Do you have what you need to put together the pieces of a data breach? If you’re prepared enough to catch a breach in action, do you know how to find and stop it?
Database breaches, like regular crime, don’t give you a trail to the culprit. And with 4 of 5 breaches coming from inside your organization, you’re not going to find the offender without help.
Fortunately, to adapt to new security landscape—including the growing threat of insider breaches—as well as stringent regulatory standards—like those for the Payment Card Industry (PCI)—you have access to powerful tools for Data Breach Forensics.
Data Breach Forensics, also known by its primary method, File Integrity Monitoring, works by providing an audit trail for changes made to your IBM i data, typically the most sensitive in the enterprise. In summary, it requires that you know
- Which user initiated a change (and whether it was authorized)
- With what application or function they made it
- When they made the change
- The value before and after the change
There are two main ways, each with its particular strengths, to get visibility to this information.

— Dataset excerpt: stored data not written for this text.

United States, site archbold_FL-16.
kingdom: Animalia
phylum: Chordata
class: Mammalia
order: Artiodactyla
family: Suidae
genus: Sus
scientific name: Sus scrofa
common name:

Baseline Comparison, which checks your database on intervals against an archived baseline, is a thorough, low CPU-using source for determining changes. It, however, does not catch changes that are made if the original setting is restored before the comparison.
Real-Time Monitoring offers complete, real-time coverage of a database with corresponding alerts. Unfortunately, the power comes at the expense of system performance.
The right answer is a mixed solution of security tools that gives you flexibility to implement based on your system.
Data Thread – Monitors in real time for unauthorized activities—including field-level changes made through low-level utilities and instant notification when highly sensitive data is viewed. It combines monitoring with real-time email alerts, eSignatures, and powerful filtering that ensures no change passes unnoticed and virtually eliminates false positives.
Compliance Monitor – Provides visibility to hundreds of IBM i configuration settings. A highly scalable and audit reporting solution, forensic reports over event-based audit journal entries are complemented by its impressive baseline validation functions for system values.
Network Security – Provides auditing and access control for non-traditional interfaces. Permissive object-level security renders IBM i audit controls useless when access comes from client applications like FTP, ODBC, and remote command.
Interact – With visibility to audit entries and requests logged by Network Security, Interact facilitates real-time notification to an enterprise syslog or messaging solution. Preventing data deluge, Interact’s filtering capabilities ensure that only important events are escalated.
The most essential part of any forensics program, though, is the willingness of an administrator to put one in place. Currently, many are resting on the security reputation of their OS. That IBM i is based on configuration settings, not files, means little if a system is not guarded against threats from rogue users, open doors, and any number of threats that could be passing through your system as you read this.